Удовлетворившись тем, что строптивца окоротили, Глуздырь снова завел свое:
— А вот еще недопорченное: «коварство». Происходит оно от слова «ковать». Ведь ведомо, что кователи-кузнецы от века недобро славятся всяческими живодерствами да злым волхованием-чародейством. Людей заманывают в свои потаенные берлоги и губят — железо калят в живом человечьем теле. А еще…
— Да что ж ты заладил нечисть всякую поминать?! — не выдержал наконец кто-то из сторожей. — То кователи, то оборотни… Да еще истинными именами зовешь! Других, что ль, слов нет?!
Глуздырь поперхнулся недосказанным. И впрямь получалось неладно. Спасибо еще, что вот-вот рассветет: по вечерней либо ночной поре могли бы не посчитаться со старшинством да надавать тумаков за неосторожные речи.
Впрочем, насчет тумаков могло и теперь по-всякому обернуться. Особенно после того, как под ногой беззвучно подошедшего Кудеслава скрипнула-таки жердь-предательница.
Больно уж кстати пришелся внезапный скрип при этаком разговоре; чересчур получилось даже для неробких мужиков-охоронщиков. Кто-то едва не сверзился с шаткого настила; кто-то лапнулся за топор, чуть не спихнув вниз соседа; кто-то поспешно забормотал отворотное… Зато когда доморгали-таки, что к чему, вся досада сорвалась на Кудеславову голову, а Глуздырь вышел вроде и ни при чем. Настолько ни при чем, что даже злее других напустился на нечаянного пугателя:
— Ты, Мечник, впрямь того… Тебя будто во младенчестве темечком на пень уронили! Не можешь, что ль, по-людски ходить, а не как жуть бестелесная? И чего ходить-то, чего?! Тут тебе не вражья людская ватага под тын приступила, понимать надо! Волк али другой какой зверь об этой поре уж не сунется, так ты сядь себе и сиди спокойно с другими вместе, дня дожидайся. Нет, он ходит, все ходит, ровно опять с супостатами своими железноголовыми от людей в осаде сидит! До первой седины дожил, а леса не знаешь! Ну, чего зубы оскалил? Этакое беспокойство обществу наделал — и радешенек, оскаляется! Одно слово — Ур… Ур… Уразуметь же надо глупость свою!
Все-таки опомнился Глуздырь, в самый последний миг успел проглотить третье, обидное прозвание Кудеслава. Хоть и не слишком ловко припрятал старик рванувшееся с языка словцо, а все ж припрятал.
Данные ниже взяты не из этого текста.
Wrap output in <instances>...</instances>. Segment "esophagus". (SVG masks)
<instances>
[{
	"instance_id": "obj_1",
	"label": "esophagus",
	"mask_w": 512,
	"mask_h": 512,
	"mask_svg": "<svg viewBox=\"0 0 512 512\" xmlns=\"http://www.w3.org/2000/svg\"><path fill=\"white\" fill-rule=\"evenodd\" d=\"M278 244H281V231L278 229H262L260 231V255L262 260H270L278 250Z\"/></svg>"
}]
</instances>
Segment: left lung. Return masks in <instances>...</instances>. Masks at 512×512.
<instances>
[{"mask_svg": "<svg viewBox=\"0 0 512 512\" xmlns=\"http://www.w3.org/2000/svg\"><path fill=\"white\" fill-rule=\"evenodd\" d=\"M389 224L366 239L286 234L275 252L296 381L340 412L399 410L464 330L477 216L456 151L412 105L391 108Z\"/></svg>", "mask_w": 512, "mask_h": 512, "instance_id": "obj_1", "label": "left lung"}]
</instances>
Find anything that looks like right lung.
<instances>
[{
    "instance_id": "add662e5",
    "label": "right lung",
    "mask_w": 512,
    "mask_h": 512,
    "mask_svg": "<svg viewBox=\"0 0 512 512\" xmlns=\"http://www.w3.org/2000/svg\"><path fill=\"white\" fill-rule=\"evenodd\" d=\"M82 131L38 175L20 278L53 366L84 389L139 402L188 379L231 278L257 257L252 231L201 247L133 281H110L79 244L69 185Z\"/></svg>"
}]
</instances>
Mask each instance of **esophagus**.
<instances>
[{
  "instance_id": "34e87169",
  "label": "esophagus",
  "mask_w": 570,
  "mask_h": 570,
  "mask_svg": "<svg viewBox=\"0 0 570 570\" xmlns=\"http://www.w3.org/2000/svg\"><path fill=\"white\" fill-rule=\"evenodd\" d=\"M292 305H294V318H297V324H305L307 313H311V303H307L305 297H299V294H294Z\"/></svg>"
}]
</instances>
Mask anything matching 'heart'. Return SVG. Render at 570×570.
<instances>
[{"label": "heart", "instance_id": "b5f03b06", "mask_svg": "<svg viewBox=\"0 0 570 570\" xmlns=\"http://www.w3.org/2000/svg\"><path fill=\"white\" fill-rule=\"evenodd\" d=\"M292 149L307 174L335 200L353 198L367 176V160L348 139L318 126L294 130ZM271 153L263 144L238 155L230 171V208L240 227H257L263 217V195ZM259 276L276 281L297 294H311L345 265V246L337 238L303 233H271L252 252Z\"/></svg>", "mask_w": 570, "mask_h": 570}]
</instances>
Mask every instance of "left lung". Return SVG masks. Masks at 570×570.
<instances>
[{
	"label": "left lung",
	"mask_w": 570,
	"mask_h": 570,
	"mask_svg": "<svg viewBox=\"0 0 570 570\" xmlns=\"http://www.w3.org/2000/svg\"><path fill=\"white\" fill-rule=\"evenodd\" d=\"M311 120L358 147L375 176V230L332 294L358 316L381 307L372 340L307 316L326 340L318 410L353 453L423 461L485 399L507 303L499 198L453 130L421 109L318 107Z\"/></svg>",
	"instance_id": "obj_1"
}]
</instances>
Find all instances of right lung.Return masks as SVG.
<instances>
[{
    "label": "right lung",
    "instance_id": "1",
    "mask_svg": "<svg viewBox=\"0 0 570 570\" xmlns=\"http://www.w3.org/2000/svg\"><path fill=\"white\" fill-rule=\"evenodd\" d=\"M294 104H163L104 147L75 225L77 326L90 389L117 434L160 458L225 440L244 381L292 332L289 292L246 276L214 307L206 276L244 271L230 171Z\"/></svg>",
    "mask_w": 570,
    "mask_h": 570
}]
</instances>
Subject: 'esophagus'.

И на том спасибо, и то добро.
— Да уж будет тебе. — Кудеслав действительно улыбался (без насмешки, миролюбиво). — Ты сказал — я понял, чего ж лишнее толочь языком?
Он устроился на прогнувшихся под новой тяжестью горбылях вблизи гневно сопящего старика, отодвинул чей-то небрежно кинутый топор, поудобнее повернул привешенный к поясу меч (из-за пристрастия к этому оружию и повадились звать Кудеслава Мечником — некоторые, подглядев и недопоняв, уверяют, что он даже дрова мечом вместо топора колет).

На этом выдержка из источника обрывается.